Paginafragment:
══════

Helaas betreft dit zoveelste schandaal slechts de top van de particratische ijsberg. Vele andere particraten zouden tevens ontslag moeten nemen – Siegfried Bracke (N-VA), Koen Kennis (N-VA) en Patrick Dewael (VLD) om slechts enkele bekende namen te noemen, daar ze zich schaamteloos verrijken of verrijkt hebben met belastinggeld en/of met dubieuze nevenposten zonder de minste meerwaarde aan te brengen. De recente schandalen rond Publifin, Publipart, de intercommunales (zie onze tekst) en Telenet (het bekleden van functies die zich op de grens van het wettelijke bevinden) tonen aan dat de hele Belgische particratie ernstig ziek is. Wie nog denkt dat alleen de PS schuldig is, heeft de laatste maanden niet goed opgelet.
Dit gezegd zijnde, is het verheugend om te zien hoe de PS, een partij die sedert 1970 aan elke “staatshervorming” heeft meegewerkt (tot 1978 als Franstalige vleugel van de BSP), zich verder in de vernieling rijdt.
Voor de B.U.B. is er overigens niet veel verschil tussen het stelen van giften die bestemd zijn voor armen, zoals in het geval van Samusocial, enzerzijds, en het stelen van belastinggeld anderzijds. In het eerste geval wordt er vrijwillig betaald. In het tweede geval gedwongen (laten we niet vergeten dat België mondiaal al de derde plaats bekleedt van landen waar de burgers het meest belast worden en in Europa zelfs koploper ter zake is). Het is moeilijk te zeggen wat erger is.
Volgens informatie die de B.U.B. heeft bekomen heeft slechts 10 tot 20% van de politici een echt werk. De meeste leven dus uitsluitend van de politiek en staan volledig ter beschikking van en worden volledig gecontroleerd door hun respectievelijke partijen. Gelet op het feit dat hun partij hen ook de verplichting oplegt om zich zo zichtbaar mogelijk op te stellen bij de burgers – zeker tijdens de verkiezingscampagne – stemmen de mensen uitgerekend voor hen terwijl het vaak om nietsnutten gaat. De gevolgen zijn uiteraard nefast voor het bestuur van de staat. Het is een vicieuze cirkel.

══════

Aangeleverde gegevens:

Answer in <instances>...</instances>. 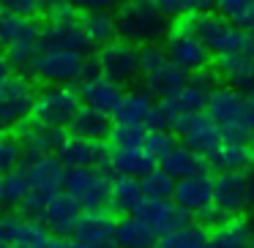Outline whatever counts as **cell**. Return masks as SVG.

══════

Opdracht 1: Neem uit het fragment over de particratie woordelijk het stuk over van "Voor de B.U.B." tot en met "wat erger is.".
Opdracht 2: Waarom stemmen mensen volgens het fragment over de particratie juist op politici die vaak nietsnutten zijn? Antwoord in één tot drie zinnen.
De lijst hierboven is afzonderlijk materiaal dat los staat van het fragment over de particratie.

Eindresultaat 1:
Voor de B.U.B. is er overigens niet veel verschil tussen het stelen van giften die bestemd zijn voor armen, zoals in het geval van Samusocial, enzerzijds, en het stelen van belastinggeld anderzijds. In het eerste geval wordt er vrijwillig betaald. In het tweede geval gedwongen (laten we niet vergeten dat België mondiaal al de derde plaats bekleedt van landen waar de burgers het meest belast worden en in Europa zelfs koploper ter zake is). Het is moeilijk te zeggen wat erger is.

Eindresultaat 2: De meeste politici leven uitsluitend van de politiek en worden volledig door hun partij gecontroleerd. Die partij verplicht hen om zich zo zichtbaar mogelijk op te stellen bij de burgers, zeker tijdens de verkiezingscampagne. Daardoor stemmen de mensen uitgerekend op hen.